Carlos Edwards has put his international career on hold to channel all his energies into playing for Ipswich Town.
Flying winger Edwards has decided not to play for Trinidad & Tobago for the rest of the campaign. Instead, he will be concentrating on helping to propel Town up the Championship table over the next few months.
The 31-year-old is homing in on 100 caps for Trinidad & Tobago - he is currently on 78 - but he will be putting club before country, rather than pushing on towards that century landmark.
“I won't be playing for my country again for the rest of the season. I eliminated myself from selection after the last World Cup qualifier,” revealed Edwards yesterday.
“I made this decision because I want to concentrate on my club football and help to get Ipswich up the table.
“It can be difficult to choose between club and country, and for the last couple of games for Ipswich I haven't been at my best.
“The travelling has really got to me recently. I've been really exhausted, so it's good to have a break and recharge my batteries.
“The last few days have given me this chance, to spend some time with my family. The travelling of the last few months had taken it out of me, though I'm not using that as an excuse,” added Edwards.
While Town have struggled in the Championship, as yet mustering just one win in 16 games, Edwards has relished his recent exploits with Trinidad.
Even though his country exited the World Cup at the qualifying stage, having reached the finals for the first time in Germany in 2006, Edwards enjoyed the extra responsibility of captaining his country.
“I've been captain for the last couple of games, though I don't know whether that's going to be a long-term thing,” continued Edwards.
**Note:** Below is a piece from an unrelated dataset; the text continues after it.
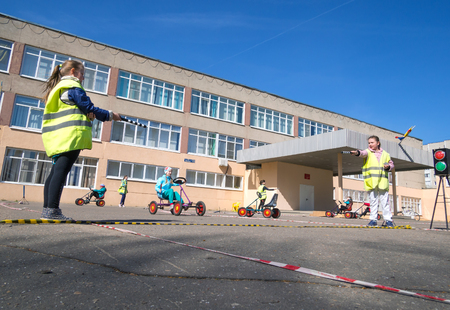 playground rides: Voronezh, Russia - April 26, 2017: Children learn rules of the road in the form of the game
“I've enjoyed the responsibility. It was the first time I had been the captain of a team. I suppose they saw me as the 31-year-old with nearly 80 caps under my belt, so I should be made skipper.
“To be honest, I'm just happy to be playing. They respect that, and I respect them.
“I haven't really thought about reaching 100 caps. The other lads have said that I have to go for it, having already got nearly 80, but time will tell.”
Port of Spain-born Edwards, whose career in the English Football League began with a five-year stay at Wrexham from 2000, enjoyed fruitful spells at Luton Town and Sunderland (£1.4m purchase) before his switch to Ipswich in a £1.35m package at the end of August.
Despite his regular excursions away with the Trinidad & Tobago squad, during their World Cup qualifying campaign, he has only missed one of Town's last 11 games. He sat out the 1-1 home draw against Swansea, after only landing back in this country a couple of days earlier.
Town claimed their first league win of the season with a 1-0 success over Derby County at the end of last month, and followed this up with a 1-1 draw at Reading last weekend to finally clamber off the basement.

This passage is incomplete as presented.